§ **How to complete this task**
Because only the text is wanted, repeat the records below exactly and omit the pictures.
────────
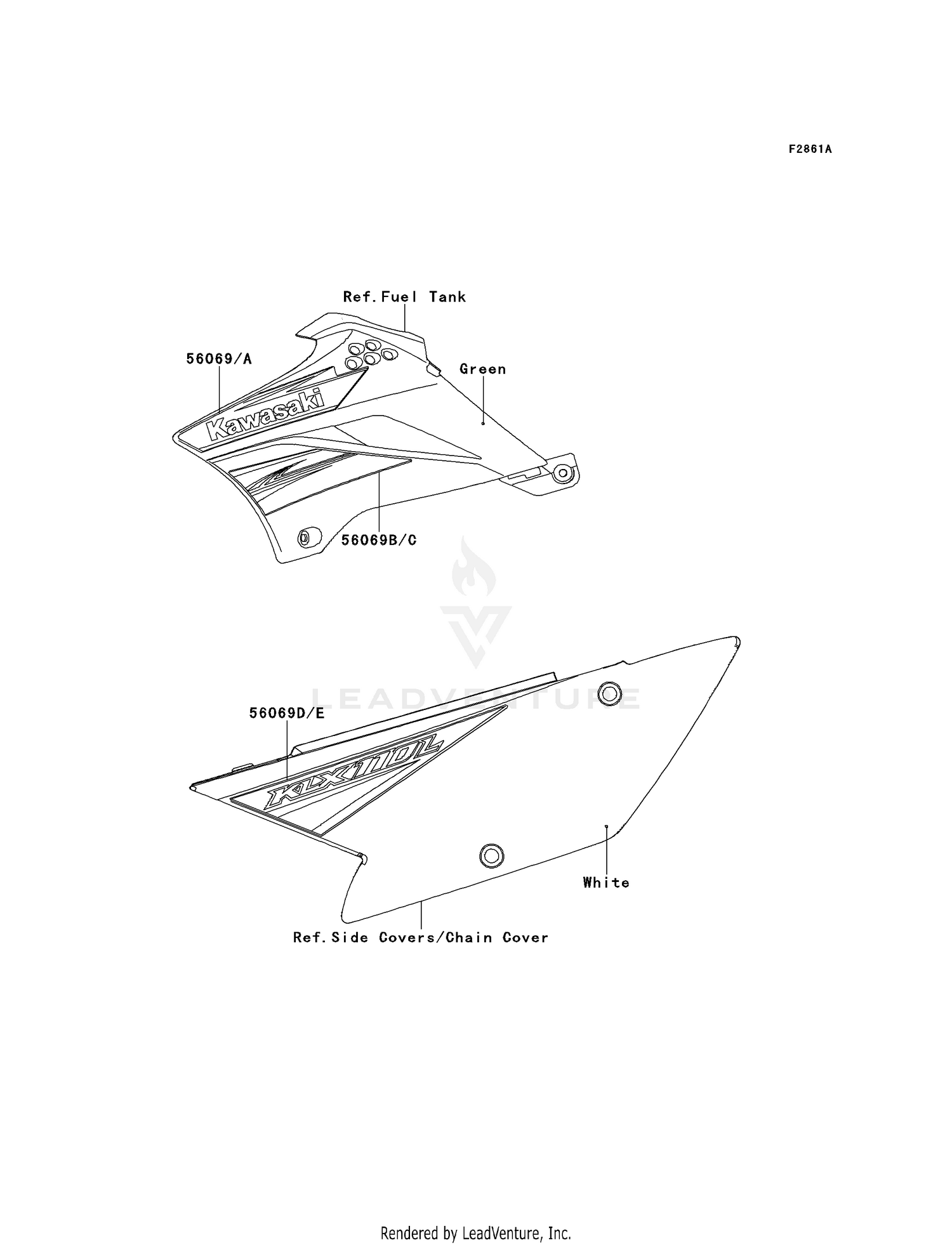 F2861A

Ref.Fuel Tank

56069/A

Green

Kawasaki

56069B/C

LEADVENTURE

56069D/E

KLX110L

White

Ref.Side Covers/Chain Cover

Rendered by LeadVenture, Inc.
────────
§ **Exercise output**
 F2861A

Ref.Fuel Tank

56069/A

Green

Kawasaki

56069B/C

LEADVENTURE

56069D/E

KLX110L

White

Ref.Side Covers/Chain Cover

Rendered by LeadVenture, Inc.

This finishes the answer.